=== Tarefa proposta A ===
Para cada afirmação a seguir, diga se ela concorda com o trecho sobre o espetáculo Os Sertões, respondendo sim ou não e citando literalmente as palavras do trecho que decidem a questão. (i) Antônio Conselheiro surge da tensão entre os grupos antagônicos em cena. (ii) A excitação do ânimo do público ocorre somente em A Terra. (iii) O conceito de corpo sem órgãos é cantado em cena pelo coro.
=== Tarefa proposta B ===
Retome o trecho sobre o espetáculo Os Sertões a partir da última frase apresentada e dê continuidade a ele.

=== Trecho do documento ===
É uma cena longa, em que parte do público está na pista por conta das cenas anteriores, já dançou e cantou na festa do início do ato, já se misturou aos atuadores, já é parte do coro, muitas vezes já conhece as canções e canta junto. A música vai levando atuadores e público para um crescendo, um grau máximo da disputa entre os grupos antagônicos em cena. E da relação destes grupos, da tensão entre eles, surge Antônio Conselheiro. O texto que vem na sequência da cena vai justamente falar disso, da gênese do personagem, das circunstâncias que o criaram. E é o coro que prepara a cena, excita o ânimo dos espectadores, que recebem o personagem já nesse estado alterado pela música, pela dança, pela vibração das vozes cantantes. 

Este é um exemplo literal da ideia de excitar o ânimo do público para receber um personagem, e isso acontece ao longo de todos os espetáculos d’Os Sertões, desde A Terra até às Lutas, proporcionando, para além da visão extasiada deles próprios, como descreve Nietzsche, uma identificação inclusive com  personagens mais antagônicos à nossa própria personalidade – ou o que projetamos nela –, possibilitando identificação sem julgamento com os diferentes “desvios” de comportamento, desde o jagunço violento até o coronel sanguinário. Os espectadores estarão então mais desarmados de seus papéis cotidianos, prontos para viver mais intensamente cada personagem, e saírem transformados da experiência, vivida num estado de consciência alterado pela música, pelos movimentos, pela dança, pelos sentidos aguçados.

Antonin Artaud e o empestear do cor(p)o sem órgãos

Dois momentos em que o conceito de corpo sem órgãos é cantado em cena pelo coro. E a palavra se faz no corpo, é o sentido vivido durante o espetáculo.

=== Linhas armazenadas ===
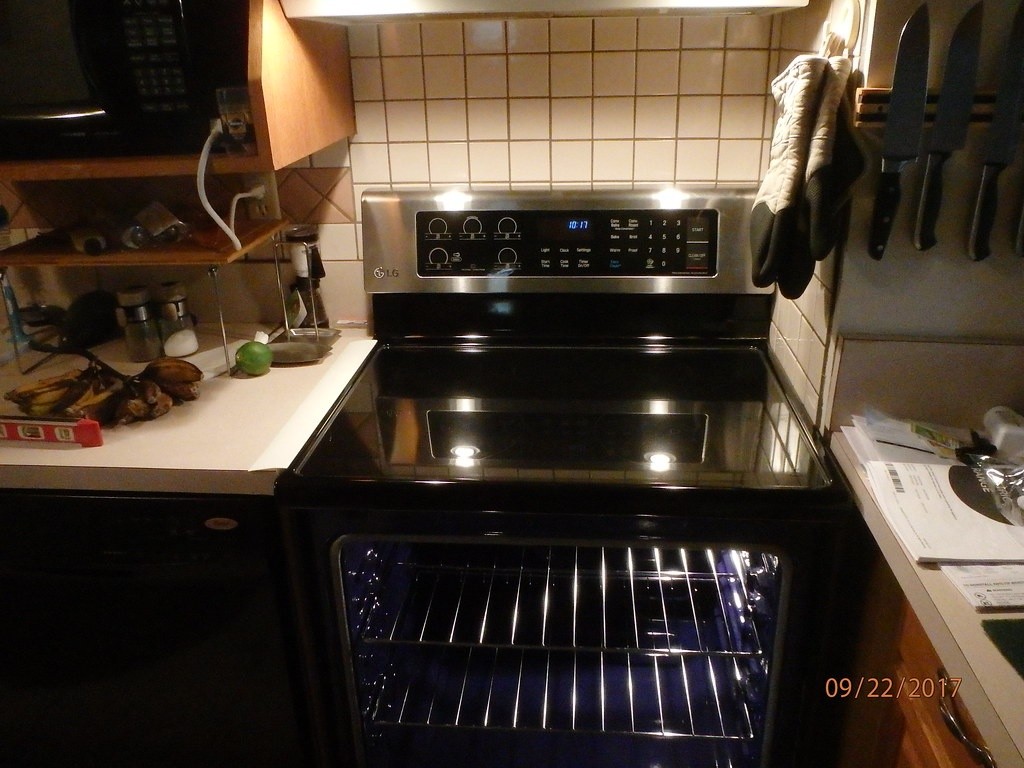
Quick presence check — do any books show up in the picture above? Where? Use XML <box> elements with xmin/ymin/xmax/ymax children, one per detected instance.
<box><xmin>840</xmin><ymin>417</ymin><xmax>1024</xmax><ymax>564</ymax></box>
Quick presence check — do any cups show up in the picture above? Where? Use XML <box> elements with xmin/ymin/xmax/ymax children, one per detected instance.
<box><xmin>212</xmin><ymin>86</ymin><xmax>257</xmax><ymax>155</ymax></box>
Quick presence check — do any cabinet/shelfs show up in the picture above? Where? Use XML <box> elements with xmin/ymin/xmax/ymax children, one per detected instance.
<box><xmin>839</xmin><ymin>543</ymin><xmax>996</xmax><ymax>767</ymax></box>
<box><xmin>0</xmin><ymin>0</ymin><xmax>357</xmax><ymax>268</ymax></box>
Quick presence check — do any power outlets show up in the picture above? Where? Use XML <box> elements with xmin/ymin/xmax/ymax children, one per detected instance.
<box><xmin>241</xmin><ymin>171</ymin><xmax>283</xmax><ymax>221</ymax></box>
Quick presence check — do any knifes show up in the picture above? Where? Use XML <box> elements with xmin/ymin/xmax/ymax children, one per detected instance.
<box><xmin>912</xmin><ymin>0</ymin><xmax>985</xmax><ymax>251</ymax></box>
<box><xmin>968</xmin><ymin>0</ymin><xmax>1024</xmax><ymax>262</ymax></box>
<box><xmin>867</xmin><ymin>0</ymin><xmax>931</xmax><ymax>261</ymax></box>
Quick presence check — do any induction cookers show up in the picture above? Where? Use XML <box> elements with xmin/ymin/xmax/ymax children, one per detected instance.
<box><xmin>291</xmin><ymin>187</ymin><xmax>837</xmax><ymax>489</ymax></box>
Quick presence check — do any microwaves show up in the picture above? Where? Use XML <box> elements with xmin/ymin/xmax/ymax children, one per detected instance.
<box><xmin>0</xmin><ymin>0</ymin><xmax>222</xmax><ymax>160</ymax></box>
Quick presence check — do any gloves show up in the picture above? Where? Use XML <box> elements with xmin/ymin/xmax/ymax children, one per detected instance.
<box><xmin>748</xmin><ymin>57</ymin><xmax>866</xmax><ymax>300</ymax></box>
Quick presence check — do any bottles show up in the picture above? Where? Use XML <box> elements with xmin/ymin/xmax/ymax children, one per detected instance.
<box><xmin>285</xmin><ymin>226</ymin><xmax>329</xmax><ymax>328</ymax></box>
<box><xmin>156</xmin><ymin>281</ymin><xmax>200</xmax><ymax>357</ymax></box>
<box><xmin>117</xmin><ymin>285</ymin><xmax>165</xmax><ymax>363</ymax></box>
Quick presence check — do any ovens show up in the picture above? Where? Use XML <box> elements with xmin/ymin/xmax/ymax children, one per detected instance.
<box><xmin>286</xmin><ymin>478</ymin><xmax>852</xmax><ymax>768</ymax></box>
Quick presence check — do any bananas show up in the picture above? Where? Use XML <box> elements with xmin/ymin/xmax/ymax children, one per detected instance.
<box><xmin>2</xmin><ymin>358</ymin><xmax>204</xmax><ymax>425</ymax></box>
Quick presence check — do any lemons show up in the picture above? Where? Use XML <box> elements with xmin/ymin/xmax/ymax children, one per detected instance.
<box><xmin>234</xmin><ymin>341</ymin><xmax>274</xmax><ymax>376</ymax></box>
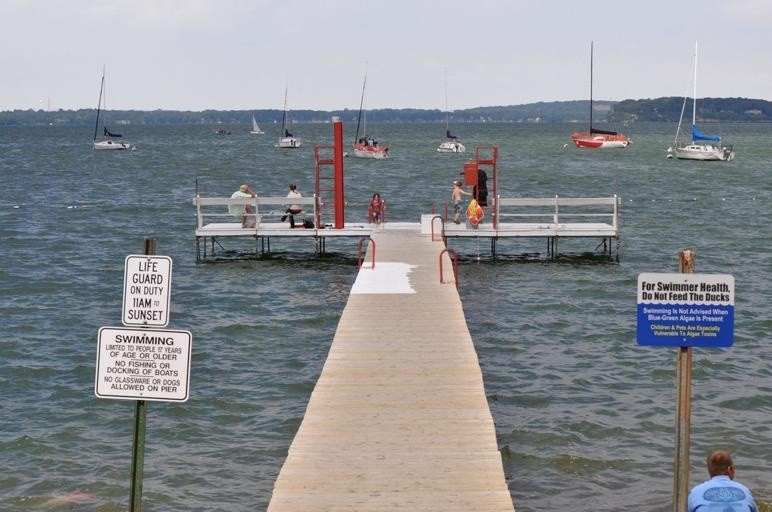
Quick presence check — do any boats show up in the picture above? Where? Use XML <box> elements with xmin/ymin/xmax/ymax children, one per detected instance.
<box><xmin>212</xmin><ymin>128</ymin><xmax>233</xmax><ymax>138</ymax></box>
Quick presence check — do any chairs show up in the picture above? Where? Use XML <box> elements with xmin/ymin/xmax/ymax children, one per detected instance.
<box><xmin>368</xmin><ymin>198</ymin><xmax>384</xmax><ymax>224</ymax></box>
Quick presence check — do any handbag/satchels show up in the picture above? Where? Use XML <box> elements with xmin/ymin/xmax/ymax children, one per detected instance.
<box><xmin>302</xmin><ymin>217</ymin><xmax>314</xmax><ymax>228</ymax></box>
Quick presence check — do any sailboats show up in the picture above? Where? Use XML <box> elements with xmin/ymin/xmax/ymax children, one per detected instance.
<box><xmin>664</xmin><ymin>40</ymin><xmax>744</xmax><ymax>162</ymax></box>
<box><xmin>349</xmin><ymin>63</ymin><xmax>391</xmax><ymax>159</ymax></box>
<box><xmin>272</xmin><ymin>88</ymin><xmax>303</xmax><ymax>148</ymax></box>
<box><xmin>249</xmin><ymin>113</ymin><xmax>267</xmax><ymax>136</ymax></box>
<box><xmin>437</xmin><ymin>66</ymin><xmax>466</xmax><ymax>153</ymax></box>
<box><xmin>90</xmin><ymin>60</ymin><xmax>139</xmax><ymax>154</ymax></box>
<box><xmin>570</xmin><ymin>39</ymin><xmax>633</xmax><ymax>151</ymax></box>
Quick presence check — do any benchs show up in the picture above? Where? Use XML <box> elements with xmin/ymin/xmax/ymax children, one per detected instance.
<box><xmin>492</xmin><ymin>194</ymin><xmax>621</xmax><ymax>231</ymax></box>
<box><xmin>192</xmin><ymin>194</ymin><xmax>323</xmax><ymax>231</ymax></box>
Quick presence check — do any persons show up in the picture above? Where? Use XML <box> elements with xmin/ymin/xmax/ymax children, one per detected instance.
<box><xmin>368</xmin><ymin>192</ymin><xmax>386</xmax><ymax>224</ymax></box>
<box><xmin>228</xmin><ymin>184</ymin><xmax>259</xmax><ymax>227</ymax></box>
<box><xmin>473</xmin><ymin>169</ymin><xmax>488</xmax><ymax>222</ymax></box>
<box><xmin>281</xmin><ymin>184</ymin><xmax>304</xmax><ymax>227</ymax></box>
<box><xmin>354</xmin><ymin>137</ymin><xmax>385</xmax><ymax>154</ymax></box>
<box><xmin>451</xmin><ymin>179</ymin><xmax>473</xmax><ymax>224</ymax></box>
<box><xmin>688</xmin><ymin>449</ymin><xmax>757</xmax><ymax>511</ymax></box>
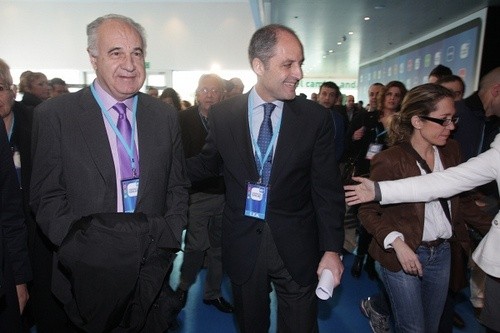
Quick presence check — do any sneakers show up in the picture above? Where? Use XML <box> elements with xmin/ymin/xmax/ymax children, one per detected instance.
<box><xmin>360</xmin><ymin>298</ymin><xmax>393</xmax><ymax>333</ymax></box>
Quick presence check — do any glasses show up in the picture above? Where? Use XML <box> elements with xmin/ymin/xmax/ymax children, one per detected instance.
<box><xmin>201</xmin><ymin>87</ymin><xmax>218</xmax><ymax>94</ymax></box>
<box><xmin>419</xmin><ymin>115</ymin><xmax>461</xmax><ymax>126</ymax></box>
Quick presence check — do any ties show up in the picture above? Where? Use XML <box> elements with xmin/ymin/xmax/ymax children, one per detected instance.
<box><xmin>253</xmin><ymin>103</ymin><xmax>276</xmax><ymax>186</ymax></box>
<box><xmin>112</xmin><ymin>103</ymin><xmax>139</xmax><ymax>181</ymax></box>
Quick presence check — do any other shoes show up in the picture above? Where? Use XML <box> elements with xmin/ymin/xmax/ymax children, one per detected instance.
<box><xmin>452</xmin><ymin>311</ymin><xmax>466</xmax><ymax>329</ymax></box>
<box><xmin>364</xmin><ymin>259</ymin><xmax>375</xmax><ymax>279</ymax></box>
<box><xmin>351</xmin><ymin>255</ymin><xmax>365</xmax><ymax>277</ymax></box>
<box><xmin>469</xmin><ymin>300</ymin><xmax>484</xmax><ymax>323</ymax></box>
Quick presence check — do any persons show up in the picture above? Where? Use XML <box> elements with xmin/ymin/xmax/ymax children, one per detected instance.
<box><xmin>186</xmin><ymin>24</ymin><xmax>346</xmax><ymax>333</ymax></box>
<box><xmin>0</xmin><ymin>13</ymin><xmax>500</xmax><ymax>333</ymax></box>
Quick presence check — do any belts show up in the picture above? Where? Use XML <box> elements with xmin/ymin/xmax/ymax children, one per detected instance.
<box><xmin>420</xmin><ymin>238</ymin><xmax>446</xmax><ymax>248</ymax></box>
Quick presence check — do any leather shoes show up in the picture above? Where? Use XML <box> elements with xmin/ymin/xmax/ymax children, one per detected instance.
<box><xmin>176</xmin><ymin>286</ymin><xmax>188</xmax><ymax>308</ymax></box>
<box><xmin>202</xmin><ymin>296</ymin><xmax>234</xmax><ymax>313</ymax></box>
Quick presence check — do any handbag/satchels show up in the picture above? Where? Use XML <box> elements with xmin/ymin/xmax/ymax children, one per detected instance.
<box><xmin>343</xmin><ymin>152</ymin><xmax>361</xmax><ymax>184</ymax></box>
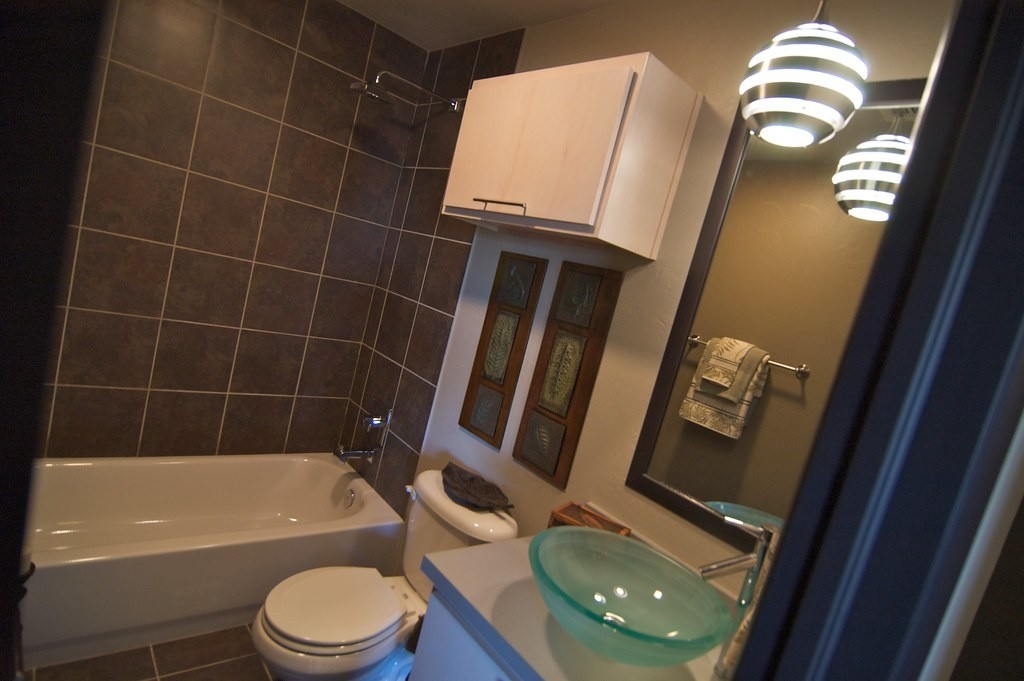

=== Resposta A ===
(i) Sim: "E da relação destes grupos, da tensão entre eles, surge Antônio Conselheiro."
(ii) Não: "isso acontece ao longo de todos os espetáculos d’Os Sertões, desde A Terra até às Lutas".
(iii) Sim: "Dois momentos em que o conceito de corpo sem órgãos é cantado em cena pelo coro."

=== Resposta B ===
“Corpo Sertão, sem órgãos, saúda o cosmos. Multidão!”, o coro canta fechando o segundo ato d’A Luta I [Corpo Sertão], misturando Oswald de Andrade, Artaud, Deleuze e Guattari (filósofos que desenvolveram o conceito de corpo sem órgãos, CsO de Artaud)[¹], Euclides da Cunha, Zé Celso e todos nós ali, pra rimar. Direto ao ponto.

E em outra cena, do espetáculo O Homem II [PolipÉros], novamente o cor(p)o sem órgãos misturado às palavras de Euclides faladas cantadas em coro, ao som do ritmo do maracatu[²], fala e música indissociadas. É a formação do arraial de Canudos, com gente vindo de toda parte do sertão, culturas diferentes, fomes diferentes, juntos ali num sonho de uma nova sociedade, uma nova possibilidade de vida coletiva, polipÉros [³], criando o centro do cosmos no meio do sertão. Potência de criação infinita, o ritmo guiando as palavras num primeiro momento faladas, melodias surgem aqui e ali, e os corpos que se movimentam pelo espaço, com o público junto, ocupando a pista, um corpo único em movimento.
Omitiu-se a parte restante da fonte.